Bensted began work on Billy Elliot in February, when he produced a sales promo for potential distributors. His brief called for something like the East Is East trailer, “Something that focused on the comedy and story rather than the gritty ‘it’s grim up north’ setting,” says Bensted. The producers Working Title didn’t know, but Bensted had actually cut the East Is East trailer, so they’d come to the right place.

“From the promo it was a fairly simple step to the trailer, but then things changed with its phenomenal success at Cannes,” says Bensted. While the original trailer had focused on the film’s energy and Billy’s dancing, Working Title now wanted more of the plot in the new version, including the family’s troubled relationship and background of the miners’ strike.

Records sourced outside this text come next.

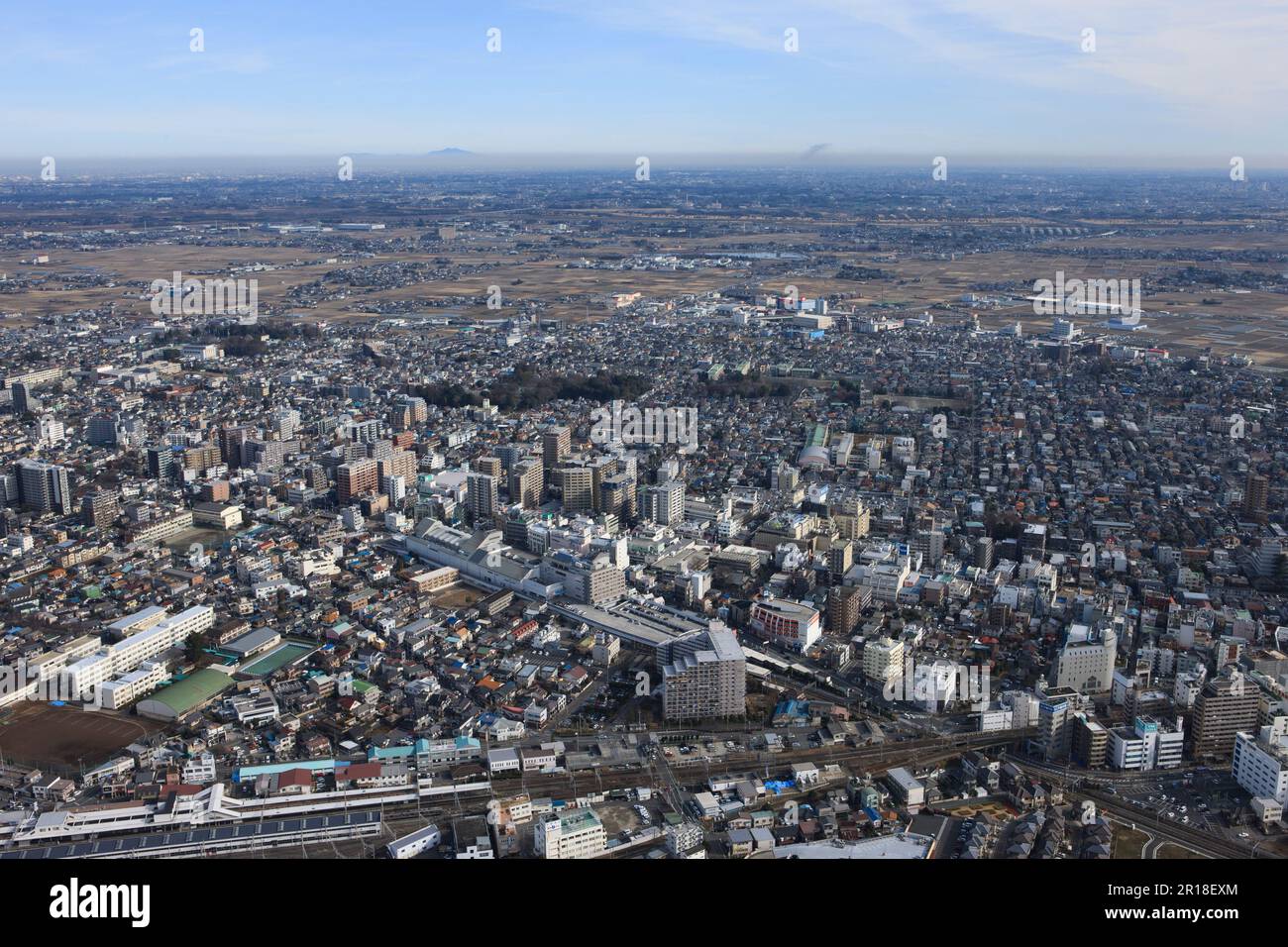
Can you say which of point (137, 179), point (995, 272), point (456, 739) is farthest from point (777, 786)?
point (137, 179)

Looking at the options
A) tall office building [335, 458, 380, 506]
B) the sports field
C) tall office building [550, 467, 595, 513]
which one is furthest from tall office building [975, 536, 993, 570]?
the sports field

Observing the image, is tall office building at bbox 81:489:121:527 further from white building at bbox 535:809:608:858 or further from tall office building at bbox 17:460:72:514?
white building at bbox 535:809:608:858

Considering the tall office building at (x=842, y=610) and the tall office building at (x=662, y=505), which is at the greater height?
the tall office building at (x=662, y=505)

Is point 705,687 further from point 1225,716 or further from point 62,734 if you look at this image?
point 62,734

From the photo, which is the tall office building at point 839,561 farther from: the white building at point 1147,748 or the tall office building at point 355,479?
the tall office building at point 355,479

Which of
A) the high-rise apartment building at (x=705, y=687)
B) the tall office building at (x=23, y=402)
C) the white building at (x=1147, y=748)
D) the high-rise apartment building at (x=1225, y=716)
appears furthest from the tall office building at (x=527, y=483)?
the tall office building at (x=23, y=402)

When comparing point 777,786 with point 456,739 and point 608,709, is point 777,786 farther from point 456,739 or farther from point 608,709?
point 456,739

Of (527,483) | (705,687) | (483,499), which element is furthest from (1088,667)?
(483,499)

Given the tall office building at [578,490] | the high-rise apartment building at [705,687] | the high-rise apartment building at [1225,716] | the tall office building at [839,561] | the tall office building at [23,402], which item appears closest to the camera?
the high-rise apartment building at [1225,716]
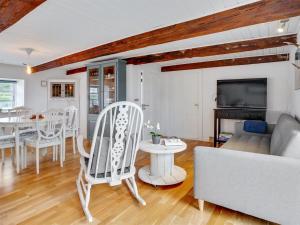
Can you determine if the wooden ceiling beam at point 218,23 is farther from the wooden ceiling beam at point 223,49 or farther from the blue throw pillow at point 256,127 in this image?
the blue throw pillow at point 256,127

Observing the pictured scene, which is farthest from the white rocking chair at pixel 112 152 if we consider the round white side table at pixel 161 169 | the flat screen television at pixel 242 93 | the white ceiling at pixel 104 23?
the flat screen television at pixel 242 93

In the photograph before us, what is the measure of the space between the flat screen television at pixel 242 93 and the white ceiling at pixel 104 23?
1531 mm

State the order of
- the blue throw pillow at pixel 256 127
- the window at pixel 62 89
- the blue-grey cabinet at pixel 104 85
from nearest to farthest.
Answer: the blue throw pillow at pixel 256 127 → the blue-grey cabinet at pixel 104 85 → the window at pixel 62 89

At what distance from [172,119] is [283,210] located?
4.13 m

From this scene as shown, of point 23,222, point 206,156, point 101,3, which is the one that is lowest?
point 23,222

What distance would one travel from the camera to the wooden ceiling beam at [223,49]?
2908 millimetres

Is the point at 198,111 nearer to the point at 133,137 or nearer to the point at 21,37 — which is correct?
the point at 133,137

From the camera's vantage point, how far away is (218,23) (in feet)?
6.95

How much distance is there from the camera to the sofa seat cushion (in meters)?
2.59

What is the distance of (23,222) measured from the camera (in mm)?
1712

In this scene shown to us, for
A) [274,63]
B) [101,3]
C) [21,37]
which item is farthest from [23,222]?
[274,63]

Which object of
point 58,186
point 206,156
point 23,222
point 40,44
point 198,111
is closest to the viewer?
point 23,222

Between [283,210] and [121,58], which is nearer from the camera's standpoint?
[283,210]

“I cut in things like the police chase, which added a wider context without detracting from the energy of the film, and used three really strong songs from the film – I Love To Boogie and Twentieth Century Boy by Marc Bolan and The Jam’s A Town Called Malice,” says Bensted.

Obviously the graphics – text and layout – had to illustrate this strength and vitality, and these were created by the graphics studio department at Picture Productions, before being cut in using Avid, a process that Bensted worked on with designer Dawn Pranceyo and the client. The block-like text and layout were based on the “Frankie Says…” T-shirts of the era in which the film is set, but “they also refer to the big, blocky style of The Full Monty as well; because obviously clients are looking to capitalise on UK successes,” says Bensted. “Where once the titles would simply have been created on Avid using Bola – very simple and straightforward – now they’re incredibly complex. With these ones we took the files supplied by the poster designers, then deepened and varied the colour tones and gave it a 3D effect to heighten the impact of the text,” explains Bensted. The result is striking, and bold which, combined with the music and clips from the film, produces a trailer that is arguably more dynamic and multi-textured than the film itself. And as anyone who’s seen the film will know, that was no mean feat.